この言葉はもちろん嫉妬の裏返しである。人は他人の失敗でエンジョイする、

というかとても心が癒される。しかし、それ以上に他人の成功や幸せはうらやましい

と言うよりも、全くもって癪にさわり不愉快この上ない(僕が言うんじゃなくて、

以前テレビで落語家が言っていた)。めらめらと燃え立つあのエネルギーは一体全体

何なのか。自分にとって得にならないどころか犯罪と分かっていて、その刑罰も顧みず

凶行に及ぶ『嫉妬』が原因の事件はいくつもあった。人間社会に無駄というか不必要で

邪魔になる『心』であるなら、とっくの昔に人類の体内からその遺伝子は消えていた

はずである。完全に消えてなくても、珍しい心の病気として遺伝子が残るぐらいなら

理解できる。それがなんと、今日の人間全員(勿論、例外もあるだろう)にしっかりと

『嫉妬遺伝子』が受け継がれてきたのである。一体、何でだろう。

よく『種族保存の法則』で総てを語り、この『法則』で問題を帰結させる人がいる。

この『嫉妬心』の問題に対しても、『嫉妬する遺伝子』が「人類の進歩に必要だから

残ったのだ。」と言い切ってしまい、「こんなメリットもたくさんある。」と例題を

上げることもできるだろう。

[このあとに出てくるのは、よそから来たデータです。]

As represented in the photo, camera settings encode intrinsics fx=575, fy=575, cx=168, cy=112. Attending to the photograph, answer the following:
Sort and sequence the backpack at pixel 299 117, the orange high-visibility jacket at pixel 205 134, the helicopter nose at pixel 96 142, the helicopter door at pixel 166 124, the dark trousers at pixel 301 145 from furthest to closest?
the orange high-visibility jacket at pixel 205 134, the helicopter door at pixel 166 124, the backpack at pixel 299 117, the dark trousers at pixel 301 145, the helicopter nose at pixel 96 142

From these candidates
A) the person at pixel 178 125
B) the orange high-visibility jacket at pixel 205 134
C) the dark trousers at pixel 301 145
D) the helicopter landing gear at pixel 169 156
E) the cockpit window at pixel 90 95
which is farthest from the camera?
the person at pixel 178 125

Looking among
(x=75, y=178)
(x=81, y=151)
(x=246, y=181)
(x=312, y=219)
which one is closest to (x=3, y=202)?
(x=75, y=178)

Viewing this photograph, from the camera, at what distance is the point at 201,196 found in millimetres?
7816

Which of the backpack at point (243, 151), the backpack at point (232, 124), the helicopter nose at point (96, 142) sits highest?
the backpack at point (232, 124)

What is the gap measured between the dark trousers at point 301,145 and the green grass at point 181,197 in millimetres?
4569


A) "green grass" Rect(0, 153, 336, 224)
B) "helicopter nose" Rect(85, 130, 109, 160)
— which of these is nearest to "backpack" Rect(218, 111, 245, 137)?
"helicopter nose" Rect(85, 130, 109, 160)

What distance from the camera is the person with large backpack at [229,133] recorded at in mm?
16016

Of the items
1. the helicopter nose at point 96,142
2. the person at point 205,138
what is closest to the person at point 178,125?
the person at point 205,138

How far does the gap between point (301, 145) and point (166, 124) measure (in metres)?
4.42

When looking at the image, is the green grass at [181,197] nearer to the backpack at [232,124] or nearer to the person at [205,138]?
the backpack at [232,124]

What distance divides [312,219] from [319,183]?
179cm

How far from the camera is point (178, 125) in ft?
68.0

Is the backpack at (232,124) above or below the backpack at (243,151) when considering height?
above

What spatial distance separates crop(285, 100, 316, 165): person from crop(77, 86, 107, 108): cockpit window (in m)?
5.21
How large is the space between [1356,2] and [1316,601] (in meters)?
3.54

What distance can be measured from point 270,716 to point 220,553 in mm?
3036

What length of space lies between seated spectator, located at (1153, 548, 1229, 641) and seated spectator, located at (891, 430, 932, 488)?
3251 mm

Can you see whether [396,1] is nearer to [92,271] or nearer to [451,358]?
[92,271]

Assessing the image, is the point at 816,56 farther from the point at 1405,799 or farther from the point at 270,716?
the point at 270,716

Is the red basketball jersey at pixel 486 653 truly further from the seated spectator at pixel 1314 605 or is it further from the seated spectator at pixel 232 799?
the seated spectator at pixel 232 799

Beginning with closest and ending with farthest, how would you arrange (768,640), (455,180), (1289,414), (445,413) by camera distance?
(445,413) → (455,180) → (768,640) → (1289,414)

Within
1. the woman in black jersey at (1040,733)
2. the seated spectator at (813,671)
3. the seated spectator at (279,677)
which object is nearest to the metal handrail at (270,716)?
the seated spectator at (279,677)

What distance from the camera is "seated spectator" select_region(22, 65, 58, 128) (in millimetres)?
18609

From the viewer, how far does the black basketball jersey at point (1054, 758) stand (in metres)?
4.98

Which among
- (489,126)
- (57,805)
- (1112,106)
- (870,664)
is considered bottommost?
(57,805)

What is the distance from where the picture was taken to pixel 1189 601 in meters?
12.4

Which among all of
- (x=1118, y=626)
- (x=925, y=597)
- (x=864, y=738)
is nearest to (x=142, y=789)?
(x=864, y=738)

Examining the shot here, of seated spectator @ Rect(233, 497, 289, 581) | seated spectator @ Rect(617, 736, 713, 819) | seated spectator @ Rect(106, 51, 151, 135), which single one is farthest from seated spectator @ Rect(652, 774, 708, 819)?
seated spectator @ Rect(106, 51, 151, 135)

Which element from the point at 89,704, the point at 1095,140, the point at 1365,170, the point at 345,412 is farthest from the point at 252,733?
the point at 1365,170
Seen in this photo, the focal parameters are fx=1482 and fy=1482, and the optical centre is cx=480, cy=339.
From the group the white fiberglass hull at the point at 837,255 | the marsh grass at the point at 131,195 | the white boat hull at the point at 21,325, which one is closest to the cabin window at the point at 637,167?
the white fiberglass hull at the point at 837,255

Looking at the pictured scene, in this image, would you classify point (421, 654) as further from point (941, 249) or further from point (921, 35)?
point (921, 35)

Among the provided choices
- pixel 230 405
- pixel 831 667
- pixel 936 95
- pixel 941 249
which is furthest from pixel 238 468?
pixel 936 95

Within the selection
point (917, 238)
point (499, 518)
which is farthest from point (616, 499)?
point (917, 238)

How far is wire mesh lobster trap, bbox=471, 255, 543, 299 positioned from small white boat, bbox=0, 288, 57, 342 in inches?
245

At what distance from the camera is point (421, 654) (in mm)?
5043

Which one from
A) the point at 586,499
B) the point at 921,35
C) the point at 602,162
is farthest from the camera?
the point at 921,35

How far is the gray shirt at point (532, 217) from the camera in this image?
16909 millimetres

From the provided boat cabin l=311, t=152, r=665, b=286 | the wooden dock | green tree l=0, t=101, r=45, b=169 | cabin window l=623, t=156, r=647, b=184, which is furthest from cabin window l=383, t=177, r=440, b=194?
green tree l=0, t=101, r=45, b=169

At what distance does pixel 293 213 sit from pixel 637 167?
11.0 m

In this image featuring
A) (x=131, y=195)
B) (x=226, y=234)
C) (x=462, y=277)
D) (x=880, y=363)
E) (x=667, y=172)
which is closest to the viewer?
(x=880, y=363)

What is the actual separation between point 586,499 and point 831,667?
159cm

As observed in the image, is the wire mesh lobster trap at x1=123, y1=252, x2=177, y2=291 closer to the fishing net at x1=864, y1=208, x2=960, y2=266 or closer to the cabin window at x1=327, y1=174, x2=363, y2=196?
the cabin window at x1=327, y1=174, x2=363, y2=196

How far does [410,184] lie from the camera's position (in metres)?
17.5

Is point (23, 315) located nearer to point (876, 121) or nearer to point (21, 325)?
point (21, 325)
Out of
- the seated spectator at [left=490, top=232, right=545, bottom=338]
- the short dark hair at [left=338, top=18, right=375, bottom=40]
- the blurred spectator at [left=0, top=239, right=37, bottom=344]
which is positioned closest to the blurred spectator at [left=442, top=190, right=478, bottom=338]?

しかし、人類に悲しい物語をイヤというほど残してきた

この『嫉妬心』。

あらゆる欲望を捨て去り、禅宗の坊さんのように厳しい修行をして悟りを開かないと

人は『嫉妬心』と決別できないのか。いや、坊さんの世界だって『嫉妬心』が渦巻いて

いるはずだ。世界中の宗教は醜い争いの末、いくつもの宗派に分かれてきた歴史があり

今なお分派抗争は止まない。どこのお坊さんも元気いっぱいでいいね…。